Many highlight his collaboration with Stan Getz as “proof” of how good he was. But this misses the point of what he was about. Piamenta wasn’t good because one jazz legend heard something in his playing. He was good because he had soul and serious chops, passion, creativity, and energy, and he always played his heart out. In an era of cookie-cutter performers he broke the mold, producing compelling Jewish music that was both fresh and traditional in the deepest sense.

Piamenta took his musical vocabulary and applied it to a variety of Jewish music styles: old nigunim, Sephardic pizmonim, Arabic songs, and Hasidic pop. No matter the genre, his sound and approach was always immediately identifiable. I am hard pressed to pick another Orthodox instrumentalist who can be identified with only a few notes.

The first time I heard Piamenta play live was when a high school friend decided to pick up the electric guitar, learning Piamenta’s riffs and solos off of recordings by ear. Shortly afterwards, his father hired Piamenta to perform at a private birthday party for him. There were about a dozen of us in attendance in a synagogue basement in Kensington for that show. Piamenta and his brother Avi, together with a bassist and one of our friends on drums, proceeded to perform with the same energy and enthusiasm they’d have given at a large concert. It was incredible to see and hear the sounds that I knew from the recordings come alive in front of me.

In yeshiva afterwards, we spent months playing Piamenta’s arrangements of Israeli tunes like “Vayiven Uziyahu,” “Eretz Zavat Chalav U’Dvash,” and Sephardic pizmonim like “Ozreini Keil Chai.”

I also saw Piamenta perform with his band at Wetlands in New York City numerous times, playing burning modal guitar solos over Middle Eastern tunes, a cigarette clutched in his picking hand or stuck into the strings at the top of the guitar neck, while the entire room grooved along to his music on the dance floor. A flashy performer, Piamenta would sometimes play solos with the guitar held upside down behind his neck.
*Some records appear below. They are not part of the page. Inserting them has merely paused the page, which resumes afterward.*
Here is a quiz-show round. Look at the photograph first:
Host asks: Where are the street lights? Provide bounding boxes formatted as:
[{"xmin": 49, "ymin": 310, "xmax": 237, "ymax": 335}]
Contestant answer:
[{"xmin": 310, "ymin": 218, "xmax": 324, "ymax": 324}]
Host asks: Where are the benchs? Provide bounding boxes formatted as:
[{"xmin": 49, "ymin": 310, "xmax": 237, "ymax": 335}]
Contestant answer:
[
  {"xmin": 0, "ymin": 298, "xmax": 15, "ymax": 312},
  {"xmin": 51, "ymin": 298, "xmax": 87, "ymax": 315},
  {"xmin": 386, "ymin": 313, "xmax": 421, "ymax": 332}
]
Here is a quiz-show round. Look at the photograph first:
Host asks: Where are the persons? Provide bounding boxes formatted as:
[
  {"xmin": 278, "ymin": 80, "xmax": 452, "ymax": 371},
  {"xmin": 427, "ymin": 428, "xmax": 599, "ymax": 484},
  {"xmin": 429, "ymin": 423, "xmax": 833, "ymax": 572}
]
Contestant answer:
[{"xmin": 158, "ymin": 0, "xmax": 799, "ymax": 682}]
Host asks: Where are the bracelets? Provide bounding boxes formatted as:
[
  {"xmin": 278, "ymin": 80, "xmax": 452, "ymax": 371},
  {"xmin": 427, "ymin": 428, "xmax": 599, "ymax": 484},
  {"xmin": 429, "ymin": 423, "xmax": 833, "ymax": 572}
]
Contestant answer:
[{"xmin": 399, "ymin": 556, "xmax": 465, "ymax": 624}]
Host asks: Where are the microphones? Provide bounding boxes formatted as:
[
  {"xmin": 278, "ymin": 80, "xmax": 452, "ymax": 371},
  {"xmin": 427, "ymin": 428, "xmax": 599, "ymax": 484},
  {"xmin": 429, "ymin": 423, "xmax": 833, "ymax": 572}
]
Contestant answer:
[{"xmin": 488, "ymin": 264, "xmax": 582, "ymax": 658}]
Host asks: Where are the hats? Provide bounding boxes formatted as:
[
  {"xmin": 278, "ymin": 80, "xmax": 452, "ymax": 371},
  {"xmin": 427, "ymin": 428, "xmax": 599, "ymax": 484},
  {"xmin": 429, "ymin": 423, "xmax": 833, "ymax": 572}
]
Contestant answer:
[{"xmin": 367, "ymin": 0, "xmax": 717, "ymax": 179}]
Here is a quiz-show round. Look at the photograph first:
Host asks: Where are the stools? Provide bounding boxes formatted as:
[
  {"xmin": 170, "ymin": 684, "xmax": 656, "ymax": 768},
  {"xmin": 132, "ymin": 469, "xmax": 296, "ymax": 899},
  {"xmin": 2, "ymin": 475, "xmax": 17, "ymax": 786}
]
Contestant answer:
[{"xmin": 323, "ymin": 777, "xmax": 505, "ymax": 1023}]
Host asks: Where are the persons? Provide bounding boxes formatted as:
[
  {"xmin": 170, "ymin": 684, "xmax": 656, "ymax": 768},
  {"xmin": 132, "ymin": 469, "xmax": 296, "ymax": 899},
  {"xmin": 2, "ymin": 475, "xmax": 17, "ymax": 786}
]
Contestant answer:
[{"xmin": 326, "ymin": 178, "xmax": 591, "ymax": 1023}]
Over the years, the Piamenta brothers had a few dance hits, mainly using borrowed pop songs like Men at Work’s “Land Down Under,” which they released as “Asher Bara,” and Tarkan’s “Turkish Kiss,” which they released as “Kol Hamesameach.” They also had a dance hit with a samba-esque setting of “Siman Tov.” All three of these tunes are still played at weddings today. In fact, the wedding band I played with on the afternoon of Piamenta’s passing threw “Siman Tov” into their second dance set, before they heard news of his death.

Piamenta leaves behind a rich musical legacy including recordings, an influence on many musicians, and an enhanced repertoire of Arabic and Middle Eastern tunes that are, thanks to him, now familiar to the Ashkenazi community as well.